__TEKS HALAMAN__:
__________

Meski Terjadi Gencatan Senjata Gaza, Dukungan Terhadap Netanyahu Berkurang
Gencatan senjata telah disepakati pada hari Selasa antara Israel dan faksi-faksi Palestina yang akan mengakhiri pertempuran di Gaza baru-baru ini tetapi tidak mengakhiri perang.
Jika berlaku, perjanjian gencatan ini akan mengakhiri
pertempuran selama tujuh minggu yang menewaskan sekitar 2.142 warga
Palestina dan 69 warga Israel, dimana Israel tidak mendapatkan
keuntungan yang jelas. Dan sementara kesepakatan itu menjanjikan
dibukanya blokade atas Gaza, seperti yang dituntut oleh Hamas, gencatan
senjata itu tidak membahas permintaan pengaturan yang lebih luas untuk
mengakhiri pengepungan wilayah itu dalam jangka panjang. Selain itu,
kesepakatan itu bahkan tidak mengatasi konflik Israel-Palestina yang
mendasar. Dan kegigihan bahwa konflik dengan runtuhnya prospek
penyelesaian melalui proses perdamaian yang dipimpin AS hanyalah salah
satu alasan mengapa gencatan senjata yang baru terjadi ini tidak mungkin
menjadi terakhir.
Pihak-pihak yang berperang telah sepakat untuk menghentikan
serangan satu sama lain dan Israel setuju untuk membuka penyebrangan
Gaza untuk membantu para korban dan masuknya bahan bangunan.
Penyeberangan dan rekonstruksi Gaza akan berada di bawah pengawasan
Otoritas Palestina (PA) bukan dari Hamas.
Wilayah perairan dimana pukat nelayan Palestina diizinkan untuk menangkap ikan akan diperluas. Tuntutan Palestina untuk pembangunan pelabuhan udara dan laut dan tuntutan Israel atas pelucutan senjata Gaza ditangguhkan untuk putaran pembicaraan lain yang akan dimulai di Kairo bulan depan.
Meskipun tidak ada pemenang yang jelas dengan hasil yang
tidak meyakinkan, Hamas tampaknya telah bernasib lebih baik secara
politik.
“Perdana Menteri Israel Benjamin Netanyahu terlihat jauh
lebih gemetar pada saat ini dibanding 50 hari yang lalu, “kata mantan
perunding Israel Daniel Levy, yang sekarang berada di Dewan Hubungan
Luar Negeri Eropa. “Hamas terlihat lebih kuat pada hari ini daripada 50
hari lalu. Hamas mungkin secara fisik lebih terpukul, namun Israel
secara strategis telah terpukul keras. ”
Ironisnya, meskipun Hamas menderita kerugian dengan kehilangan beberapa komandan dan para pejuang dan sebagian besar wilayah Gaza yang sekali lagi menjadi puing-puing, Operation Protective Edge Israel mungkin telah memperbaiki posisi politik Hamas sementara melemahkan posisi politik Netanyahu.

__________

__DAFTAR TUGAS__:
1) Terjemahkan kalimat dari artikel gencatan senjata Gaza ini ke dalam bahasa Inggris: "Gencatan senjata telah disepakati pada hari Selasa antara Israel dan faksi-faksi Palestina yang akan mengakhiri pertempuran di Gaza baru-baru ini tetapi tidak mengakhiri perang."
2) Kembalikan tanpa perubahan bagian artikel gencatan senjata Gaza yang dimulai dengan "Pihak-pihak yang berperang" dan berlanjut sampai "bukan dari Hamas.".

__BAGIAN DATA__:
__________

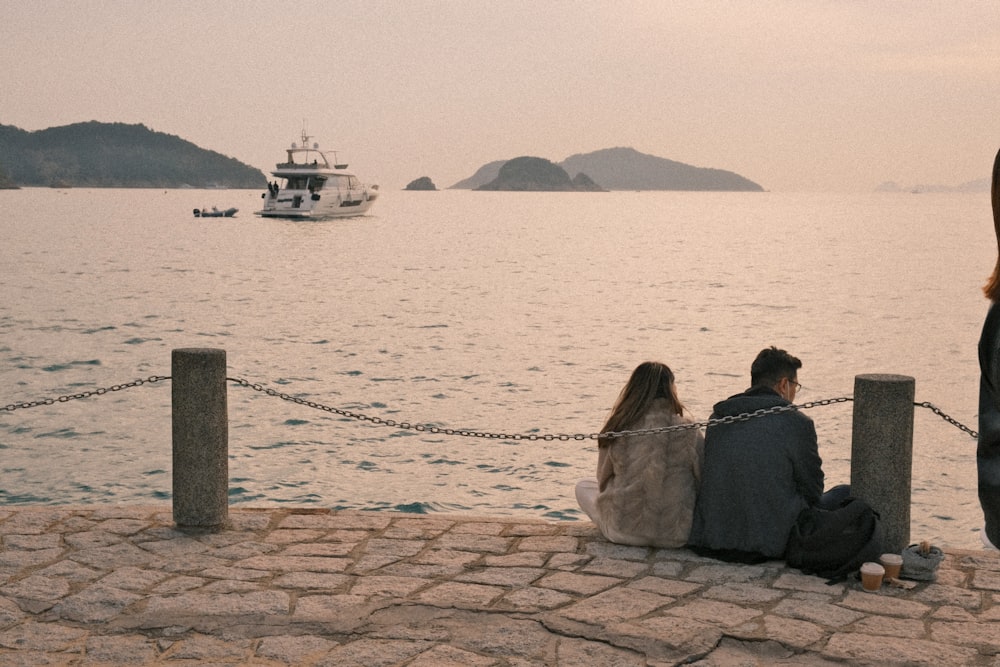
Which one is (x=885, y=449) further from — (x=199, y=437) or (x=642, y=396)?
(x=199, y=437)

__________

__HASIL LATIHAN__:
1) A ceasefire was agreed on Tuesday between Israel and Palestinian factions that will end the recent fighting in Gaza but will not end the war.

2)
Pihak-pihak yang berperang telah sepakat untuk menghentikan
serangan satu sama lain dan Israel setuju untuk membuka penyebrangan
Gaza untuk membantu para korban dan masuknya bahan bangunan.
Penyeberangan dan rekonstruksi Gaza akan berada di bawah pengawasan
Otoritas Palestina (PA) bukan dari Hamas.